春になるとどうしても己の内なる女学生の魂が燃え上がって手書きのノートづくりへの熱い思いが再燃してしまう。

字が汚いから絶対にうまくいかないのに。
今度こそは、目的もハッキリしているし、大人になったし・・・!と思ってしまう。

どうせ3ページ書いて終わりである。

ちなみに年明けから始めた読書記録ノートも、はじめの15冊分くらい書いてもうやってない。

読みたい本が多すぎて3冊くらい並行読みしてしまっているせいで記録するのが億劫だ。

「今度使いたい言葉」と通じるところがあるが、「真似してみたい言い回し」「真似してみたい展開」とかを絶対にちゃんとメモっておいた方がいいのにうまく続かない。

結局iphoneのメモ帳に雑に「あ」とか「ぱおん」とかの題名のメモを作ってそこに適当にメモしているので、いざ思い出したい段階ですぐ出てこなくて困る。

しかもそれとは別にじっくり物を考えたいとき用の手書きのメモ帳(こっちは
最初からぐちゃぐちゃに書くのが目的だから字が汚くても気にならない)もあるので手に負えない。

あとevernoteもある。

メモをどうやって構築していくかというのは本当に人類の課題だなと思う。

電脳コイルの世界ならこういうのも最適解が生み出されたりするのかしらん。


電脳コイルで思い出したけど、私がスマートデバイスに求める機能って、
「自分の画面に移してるファイルを指で掴んで上にポイっと投げると相手の画面にそのまま届く機能」なんだよな。

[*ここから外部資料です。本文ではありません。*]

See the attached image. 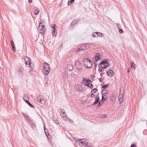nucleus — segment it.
Returning a JSON list of instances; mask_svg holds the SVG:
<instances>
[{
  "instance_id": "f257e3e1",
  "label": "nucleus",
  "mask_w": 147,
  "mask_h": 147,
  "mask_svg": "<svg viewBox=\"0 0 147 147\" xmlns=\"http://www.w3.org/2000/svg\"><path fill=\"white\" fill-rule=\"evenodd\" d=\"M83 63L84 66L87 68H90L92 67V64L91 61L88 59L86 58L84 59Z\"/></svg>"
},
{
  "instance_id": "f03ea898",
  "label": "nucleus",
  "mask_w": 147,
  "mask_h": 147,
  "mask_svg": "<svg viewBox=\"0 0 147 147\" xmlns=\"http://www.w3.org/2000/svg\"><path fill=\"white\" fill-rule=\"evenodd\" d=\"M49 65L47 63H45L43 66V74L47 75L49 73Z\"/></svg>"
},
{
  "instance_id": "7ed1b4c3",
  "label": "nucleus",
  "mask_w": 147,
  "mask_h": 147,
  "mask_svg": "<svg viewBox=\"0 0 147 147\" xmlns=\"http://www.w3.org/2000/svg\"><path fill=\"white\" fill-rule=\"evenodd\" d=\"M41 23H39L38 27V31L42 35H43L44 33L46 32V30L45 28L44 25H41Z\"/></svg>"
},
{
  "instance_id": "20e7f679",
  "label": "nucleus",
  "mask_w": 147,
  "mask_h": 147,
  "mask_svg": "<svg viewBox=\"0 0 147 147\" xmlns=\"http://www.w3.org/2000/svg\"><path fill=\"white\" fill-rule=\"evenodd\" d=\"M24 60L26 66L28 67H30V64L31 63L30 59L28 57H26L24 59Z\"/></svg>"
},
{
  "instance_id": "39448f33",
  "label": "nucleus",
  "mask_w": 147,
  "mask_h": 147,
  "mask_svg": "<svg viewBox=\"0 0 147 147\" xmlns=\"http://www.w3.org/2000/svg\"><path fill=\"white\" fill-rule=\"evenodd\" d=\"M78 142L79 143H81L82 144L81 145H84V146H86L88 144L87 141L83 139H80L79 140H76L75 143H78Z\"/></svg>"
},
{
  "instance_id": "423d86ee",
  "label": "nucleus",
  "mask_w": 147,
  "mask_h": 147,
  "mask_svg": "<svg viewBox=\"0 0 147 147\" xmlns=\"http://www.w3.org/2000/svg\"><path fill=\"white\" fill-rule=\"evenodd\" d=\"M37 101L40 103L42 105H44L45 103V101L44 99L42 98V96H39L37 98Z\"/></svg>"
},
{
  "instance_id": "0eeeda50",
  "label": "nucleus",
  "mask_w": 147,
  "mask_h": 147,
  "mask_svg": "<svg viewBox=\"0 0 147 147\" xmlns=\"http://www.w3.org/2000/svg\"><path fill=\"white\" fill-rule=\"evenodd\" d=\"M75 65L76 68L79 71L82 70V64L79 61H77L75 63Z\"/></svg>"
},
{
  "instance_id": "6e6552de",
  "label": "nucleus",
  "mask_w": 147,
  "mask_h": 147,
  "mask_svg": "<svg viewBox=\"0 0 147 147\" xmlns=\"http://www.w3.org/2000/svg\"><path fill=\"white\" fill-rule=\"evenodd\" d=\"M107 97L106 96V95L104 96H102V99L100 100L97 106H99L100 105V104H102L103 103V102L107 100Z\"/></svg>"
},
{
  "instance_id": "1a4fd4ad",
  "label": "nucleus",
  "mask_w": 147,
  "mask_h": 147,
  "mask_svg": "<svg viewBox=\"0 0 147 147\" xmlns=\"http://www.w3.org/2000/svg\"><path fill=\"white\" fill-rule=\"evenodd\" d=\"M94 45L91 43H88L84 44L82 46L85 49H87L90 47H93Z\"/></svg>"
},
{
  "instance_id": "9d476101",
  "label": "nucleus",
  "mask_w": 147,
  "mask_h": 147,
  "mask_svg": "<svg viewBox=\"0 0 147 147\" xmlns=\"http://www.w3.org/2000/svg\"><path fill=\"white\" fill-rule=\"evenodd\" d=\"M123 97V93H121V91H120L119 94L118 96L119 101V103H121L122 102Z\"/></svg>"
},
{
  "instance_id": "9b49d317",
  "label": "nucleus",
  "mask_w": 147,
  "mask_h": 147,
  "mask_svg": "<svg viewBox=\"0 0 147 147\" xmlns=\"http://www.w3.org/2000/svg\"><path fill=\"white\" fill-rule=\"evenodd\" d=\"M106 74L108 76L111 77L114 75V72L111 70L109 69L106 72Z\"/></svg>"
},
{
  "instance_id": "f8f14e48",
  "label": "nucleus",
  "mask_w": 147,
  "mask_h": 147,
  "mask_svg": "<svg viewBox=\"0 0 147 147\" xmlns=\"http://www.w3.org/2000/svg\"><path fill=\"white\" fill-rule=\"evenodd\" d=\"M75 87L76 91L80 92L82 91V88L81 85L78 84L75 85Z\"/></svg>"
},
{
  "instance_id": "ddd939ff",
  "label": "nucleus",
  "mask_w": 147,
  "mask_h": 147,
  "mask_svg": "<svg viewBox=\"0 0 147 147\" xmlns=\"http://www.w3.org/2000/svg\"><path fill=\"white\" fill-rule=\"evenodd\" d=\"M109 59H105L102 61H101L99 64V65H101L102 64L103 65V66L105 65L108 62H109Z\"/></svg>"
},
{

既に画面共有とかで事足りてるけど、そういうのじゃなく、手続きとかなにもせずただ目の前の相手に持っているプリントを手渡して見せるくらいのシームレスさを実現してほしい。

もちろんそんなのネットワークとかいろんな課題があるのでおそらく一生無理なんだけどね。

そういう個々人間のごくプライベートなやり取りに制限がある以上、きっと電脳世界への移住なんて永遠に夢のまた夢だろうと思う。

電脳世界では、「さっき河原で拾ってきたちっちゃい落ち葉」と「それを玄関先に飾ってみました」が同じ個体である保証がない。